§ ÉNONCÉ DU PROBLÈME A: Rassemblez chaque ligne des entrées qui contient le mot « nearer ».

INTERVENTION DE S.E. MGR GIOVANNI LAJOLO

New York
Mercredi 27 september 2006

Madame le Président,

Le monde d'aujourd'hui et l'idéologie du pouvoir

1. Il n'y a pas si longtemps, il semblait que le monde était en train de devenir, à un rythme qui nous dépassait, un unique village global. La réalité d'aujourd'hui apparaît en revanche de plus en plus contrastée. Le monde est divisé par la culture, la foi, la richesse, et les degrés de progrès matériel, et, plus encore, par les attitudes à l'égard du pouvoir, de l'autorité et de la coopération. Nos efforts en vue de surmonter les divisions et d'aplanir les différences ont été hésitants et parfois même peu convaincants. Les tentatives en vue de renforcer les structures et les procédures des Nations unies pour le nouveau millénaire semblent contrecarrées par nos propres défauts. Comme le récent conflit entre Israël et le Hezbollah l'a démontré de façon tragique, ce n'est pas tant le manque d'expérience et de ressources en matière de conciliation et de maintien de la paix qui font que des civils vulnérables souffrent et meurent; il existe en amont la difficulté de former une volonté politique solide de la part de la Communauté internationale.

§ Entrées issues d'une collection:
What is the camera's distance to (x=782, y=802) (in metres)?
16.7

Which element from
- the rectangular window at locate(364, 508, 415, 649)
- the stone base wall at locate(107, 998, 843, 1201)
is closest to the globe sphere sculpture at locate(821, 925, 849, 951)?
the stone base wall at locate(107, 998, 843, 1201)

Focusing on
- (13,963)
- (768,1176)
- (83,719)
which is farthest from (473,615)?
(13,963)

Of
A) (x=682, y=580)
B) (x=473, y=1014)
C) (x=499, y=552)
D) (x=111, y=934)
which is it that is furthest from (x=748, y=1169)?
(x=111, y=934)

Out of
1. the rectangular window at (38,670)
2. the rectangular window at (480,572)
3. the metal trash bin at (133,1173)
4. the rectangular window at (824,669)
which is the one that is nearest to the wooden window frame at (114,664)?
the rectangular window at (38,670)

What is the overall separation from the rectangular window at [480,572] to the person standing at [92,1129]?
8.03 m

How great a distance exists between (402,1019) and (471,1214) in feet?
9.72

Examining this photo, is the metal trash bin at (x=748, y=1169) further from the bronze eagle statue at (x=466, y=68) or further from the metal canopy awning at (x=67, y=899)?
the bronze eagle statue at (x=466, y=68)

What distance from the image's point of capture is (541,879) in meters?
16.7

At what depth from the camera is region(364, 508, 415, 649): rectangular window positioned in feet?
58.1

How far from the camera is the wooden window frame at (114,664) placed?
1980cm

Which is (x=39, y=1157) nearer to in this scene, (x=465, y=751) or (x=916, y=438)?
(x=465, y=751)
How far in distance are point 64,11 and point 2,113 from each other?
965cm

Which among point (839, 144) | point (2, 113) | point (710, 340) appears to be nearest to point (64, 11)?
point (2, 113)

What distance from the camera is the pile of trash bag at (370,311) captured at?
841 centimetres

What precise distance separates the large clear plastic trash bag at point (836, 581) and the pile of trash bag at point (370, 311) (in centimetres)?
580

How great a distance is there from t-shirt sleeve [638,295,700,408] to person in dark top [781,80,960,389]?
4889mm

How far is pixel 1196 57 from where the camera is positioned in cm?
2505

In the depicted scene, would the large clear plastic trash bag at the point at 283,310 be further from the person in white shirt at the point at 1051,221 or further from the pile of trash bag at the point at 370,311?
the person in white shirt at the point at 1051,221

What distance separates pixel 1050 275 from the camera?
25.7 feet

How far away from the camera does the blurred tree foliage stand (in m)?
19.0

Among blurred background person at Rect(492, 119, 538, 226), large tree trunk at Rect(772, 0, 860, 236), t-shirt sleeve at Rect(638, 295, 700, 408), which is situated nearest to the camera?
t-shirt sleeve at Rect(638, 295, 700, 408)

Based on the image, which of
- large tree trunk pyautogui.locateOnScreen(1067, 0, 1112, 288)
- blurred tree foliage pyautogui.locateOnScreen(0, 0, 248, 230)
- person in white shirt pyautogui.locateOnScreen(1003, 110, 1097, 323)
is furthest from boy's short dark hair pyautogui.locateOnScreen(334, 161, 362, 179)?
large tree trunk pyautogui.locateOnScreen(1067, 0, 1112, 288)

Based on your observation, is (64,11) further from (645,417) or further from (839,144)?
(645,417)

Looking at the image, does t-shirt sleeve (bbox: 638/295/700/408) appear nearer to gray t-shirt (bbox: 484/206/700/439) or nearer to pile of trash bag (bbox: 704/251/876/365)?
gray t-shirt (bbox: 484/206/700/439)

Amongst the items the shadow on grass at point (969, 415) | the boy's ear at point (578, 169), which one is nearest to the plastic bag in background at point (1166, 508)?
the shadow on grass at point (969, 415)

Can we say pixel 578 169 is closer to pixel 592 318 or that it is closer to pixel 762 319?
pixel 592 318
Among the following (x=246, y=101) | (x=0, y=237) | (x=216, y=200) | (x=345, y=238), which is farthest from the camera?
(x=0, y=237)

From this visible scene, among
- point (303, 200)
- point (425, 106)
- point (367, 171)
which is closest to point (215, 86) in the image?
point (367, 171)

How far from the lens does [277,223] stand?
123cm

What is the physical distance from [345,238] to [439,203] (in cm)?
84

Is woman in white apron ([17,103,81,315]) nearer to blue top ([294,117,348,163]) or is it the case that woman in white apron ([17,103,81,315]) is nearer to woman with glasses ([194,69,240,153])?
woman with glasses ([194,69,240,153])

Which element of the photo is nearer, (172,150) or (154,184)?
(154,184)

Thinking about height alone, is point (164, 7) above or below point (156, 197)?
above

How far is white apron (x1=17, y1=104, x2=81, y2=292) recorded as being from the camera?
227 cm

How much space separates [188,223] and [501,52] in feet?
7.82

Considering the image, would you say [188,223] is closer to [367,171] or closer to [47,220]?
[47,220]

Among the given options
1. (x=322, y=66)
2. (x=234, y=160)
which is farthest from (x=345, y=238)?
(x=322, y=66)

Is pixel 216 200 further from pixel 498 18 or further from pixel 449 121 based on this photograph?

§ ÉNONCÉ DU PROBLÈME B: Dans l'intervention, quel conflit récent a démontré de façon tragique que des civils vulnérables souffrent et meurent ?

§ RÉSULTAT DE L'EXERCICE A:
Which is (x=39, y=1157) nearer to in this scene, (x=465, y=751) or (x=916, y=438)?
Looking at the image, does t-shirt sleeve (bbox: 638/295/700/408) appear nearer to gray t-shirt (bbox: 484/206/700/439) or nearer to pile of trash bag (bbox: 704/251/876/365)?
Is woman in white apron ([17,103,81,315]) nearer to blue top ([294,117,348,163]) or is it the case that woman in white apron ([17,103,81,315]) is nearer to woman with glasses ([194,69,240,153])?
Which element of the photo is nearer, (172,150) or (154,184)?

§ RÉSULTAT DE L'EXERCICE B: Le conflit entre Israël et le Hezbollah.